Now that halloween is past, and after Dr. Charles Aprill from New Orleans posted the above poisons for our frightful delight, I circle back to look at this wonderful bottle.
Since the 1850s, the skull & cross bones has been the accepted symbol warning users of a poisonous substance. Poison bottle collectors love the bottles with the skull and crossbones embossed. In the 1700s the “Skull & Crossbones” flag was first flown by French pirate Emanuel Wynne.
The handling of poisonous substances has always been a matter of concern both here and abroad. Various symbols have been used over the centuries to indicate dangerous substances. The Danes used + + + on their ceramic containers to warn the unwary. Sometimes apothecaries would display skeletons when they were compounding poisonous materials. As early as 1829, New York state required the clear labeling of containers whose contents was poisonous.
Beginning in the 1870s here in the United States uniquely designed containers in bright cobalt blue began appearing.
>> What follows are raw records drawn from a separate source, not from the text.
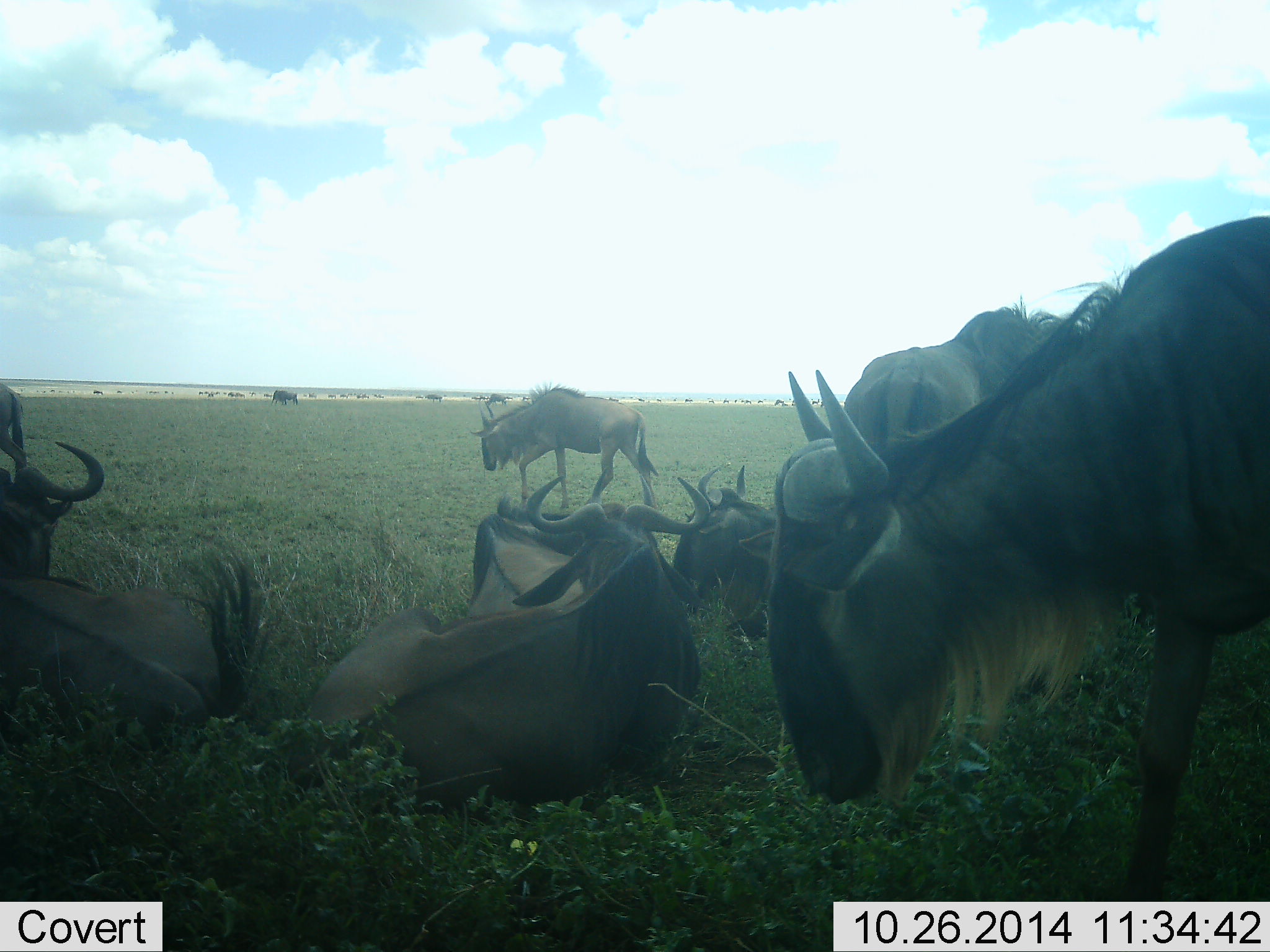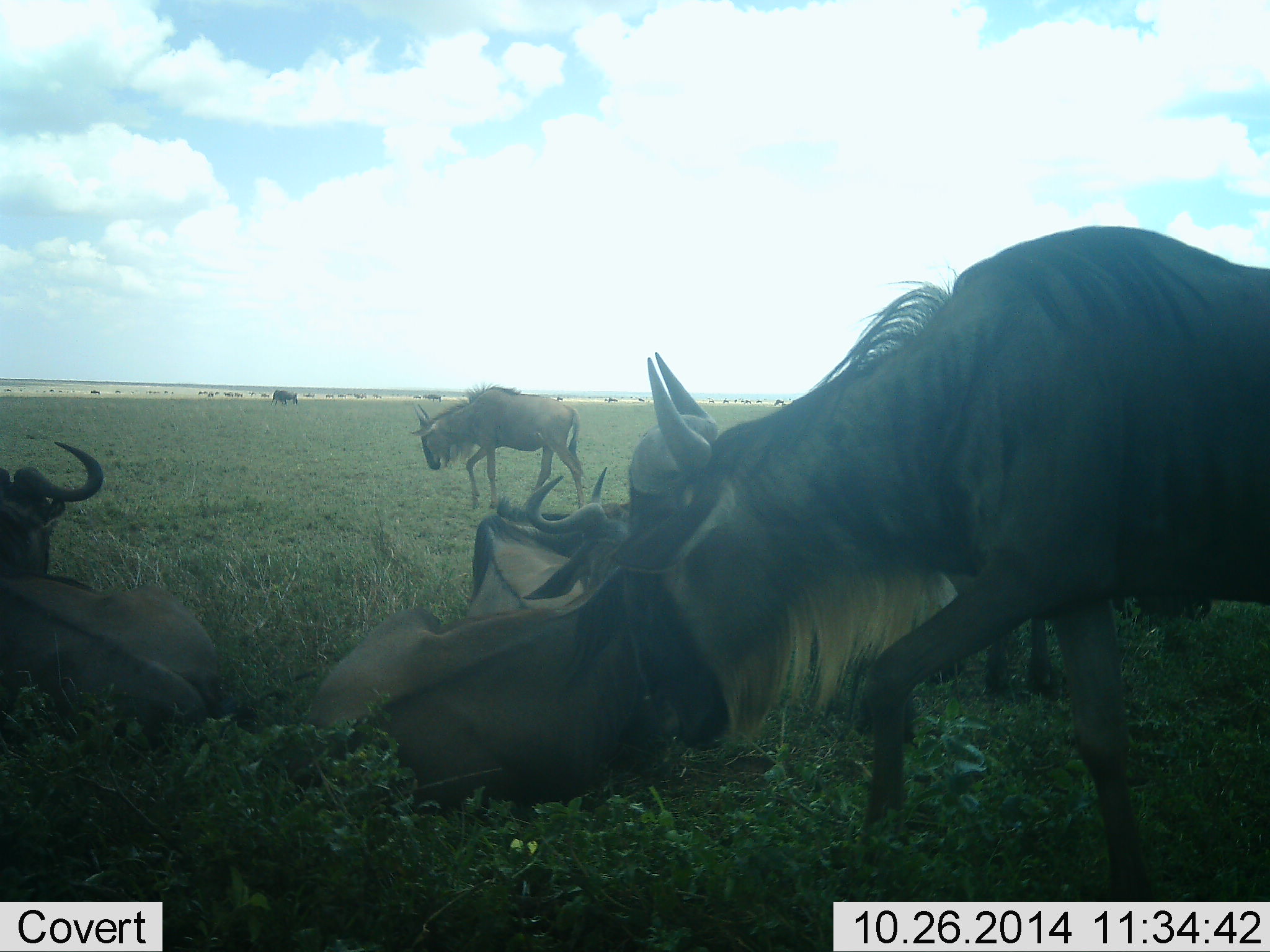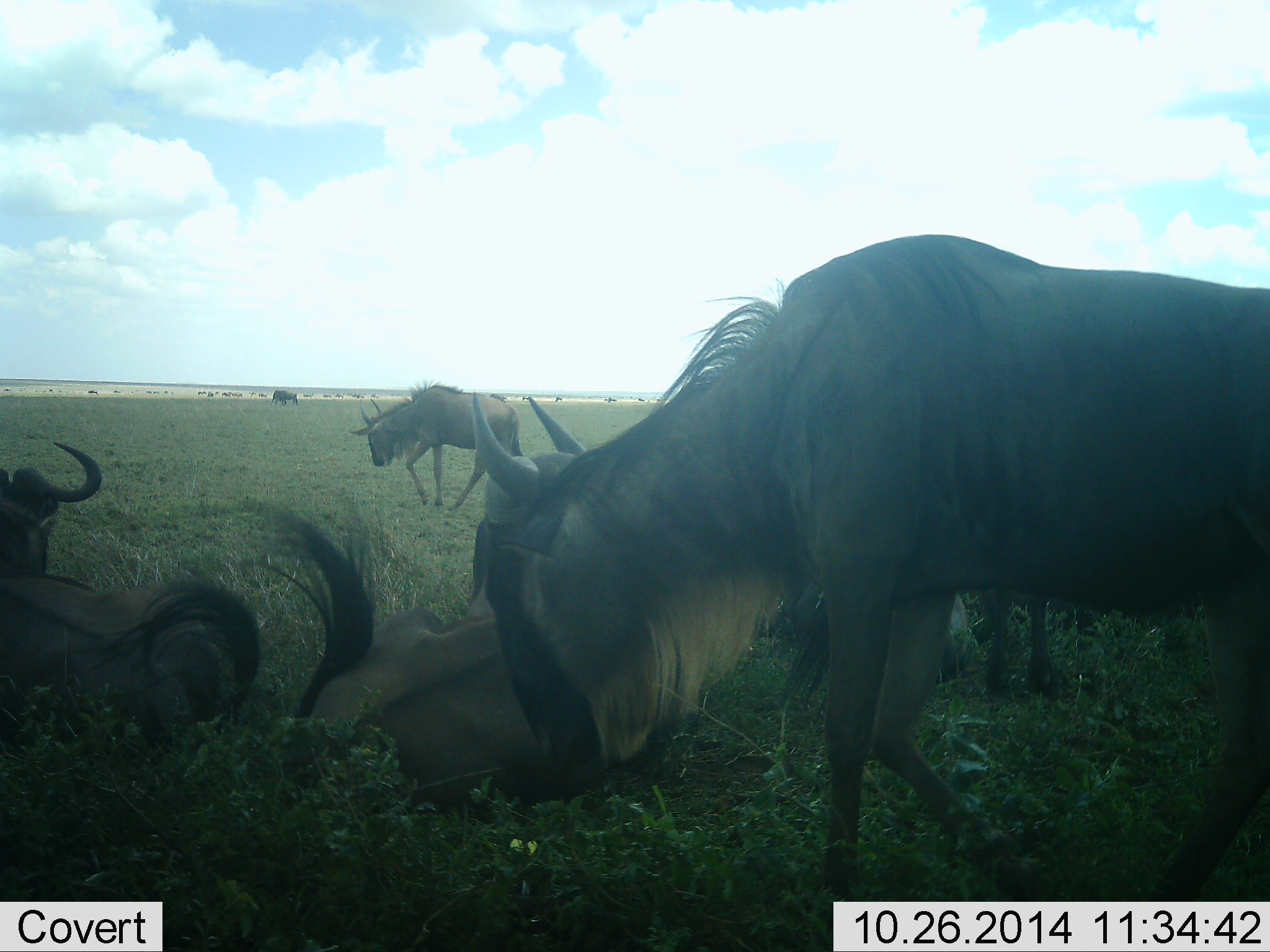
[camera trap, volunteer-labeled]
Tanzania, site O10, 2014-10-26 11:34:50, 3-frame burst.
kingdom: Animalia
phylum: Chordata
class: Mammalia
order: Artiodactyla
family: Bovidae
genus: Connochaetes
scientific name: Connochaetes taurinus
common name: blue wildebeest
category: wildebeest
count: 9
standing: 20%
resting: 90%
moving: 80%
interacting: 0%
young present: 10%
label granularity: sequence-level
In order to warn the user of the dangerous nature of the contents, the outside of the bottle was covered with a series of raised bumps, dots, ridges, or lattice work. The purpose of these features was that should an unsuspecting victim mistakenly grab a bottle in a dark or dimly lit room he could tell by feel that the contents should not be ingested. Various unusual shapes (triangular or hexagonal) were widely adopted to store poisons, but the skull and crossbones had a long history and appealed to a primitive part of our conscience.
“In the 1700s the “Skull & Crossbones” flag was first flown by French pirate Emanuel Wynne.”
It was not until the late 1880-1890s that the skull and crossbones became a familiar site embossed on bottles. The practice continued through the 1920s when it was decided that the brightly colored bottles and symbols maybe attractive to children and harming more than helping the situation. Eventually the emphasis changed to creating containers which would be difficult for children to open. [reference John Odell]
The three very rare skeleton skull bottles pictured above were patented on June 26, 1894 by Carlton Lewe of Boston, Mass. To most, these figurals have become the most famous and desired poison bottle. Each is embossed POISON on the forehead and PAT APPL’D FOR on the reverse near the base. The base of the bottle is embossed with crossed bones. Also, the reverse features a raised panel obviously for an ingredient-identifying paper label. The famous blue bottle came in three sizes, 2-3/4”, 3-l/2” and 4-l/2”. The smallest size is reported to be the hardest to find. It has been estimated that less than 100 of the rare skull-shaped poison bottles are in existence.